Print the lines in the listing below starting at the line with "2019 Mercedes B-Class spy photo" and ending at the line with "Фотографии смайлика луны", both included. Reproduce them exactly and omit every picture.

— Source data —
Content starts

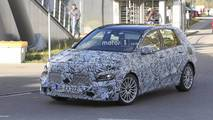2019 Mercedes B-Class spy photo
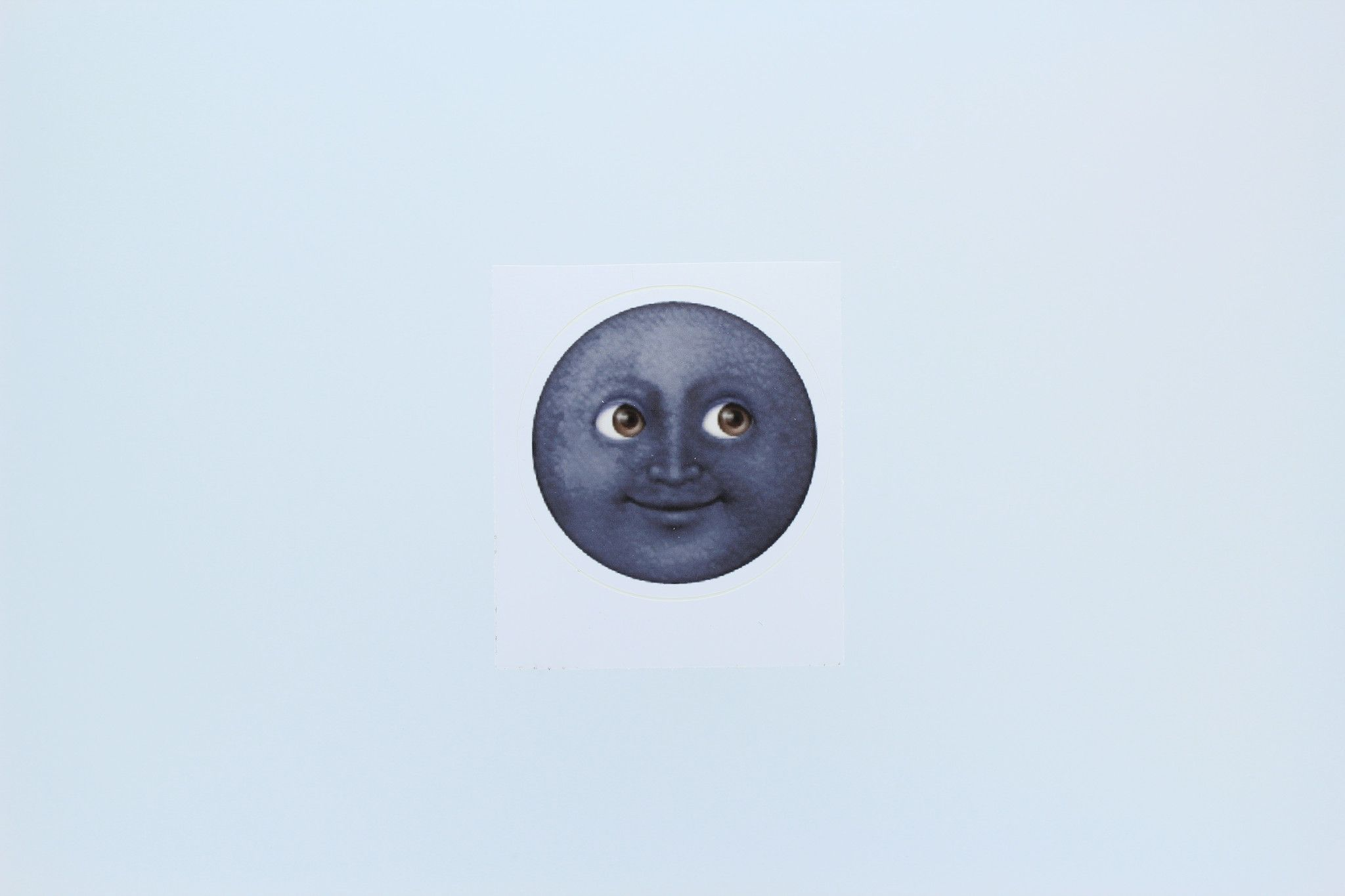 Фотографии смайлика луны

Content ends
Content starts

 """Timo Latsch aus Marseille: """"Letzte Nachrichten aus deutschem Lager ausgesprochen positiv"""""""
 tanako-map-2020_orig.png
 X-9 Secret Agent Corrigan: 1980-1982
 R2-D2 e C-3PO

Content ends
Content starts

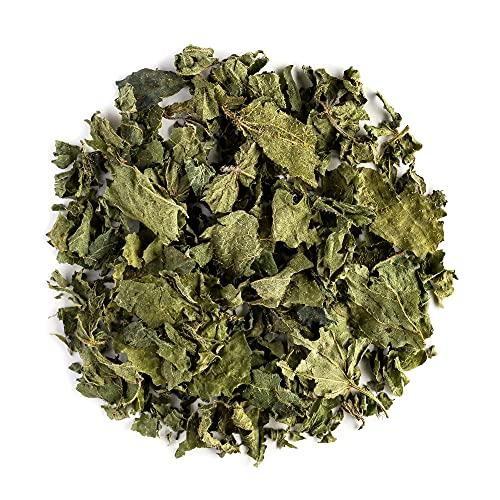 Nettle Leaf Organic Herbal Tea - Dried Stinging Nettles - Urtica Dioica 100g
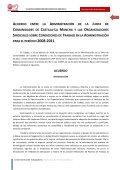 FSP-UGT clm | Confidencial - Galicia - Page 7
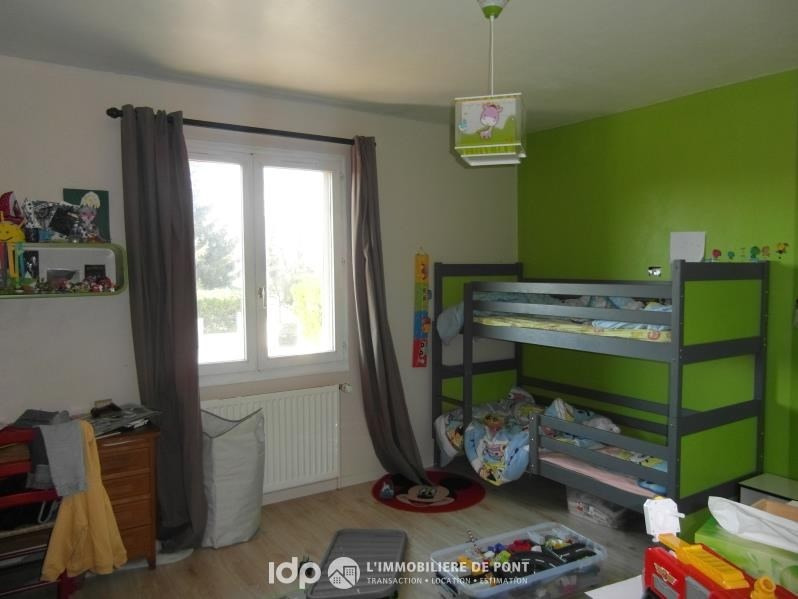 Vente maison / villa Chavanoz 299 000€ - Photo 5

Content ends

— Response —
2019 Mercedes B-Class spy photo
 Фотографии смайлика луны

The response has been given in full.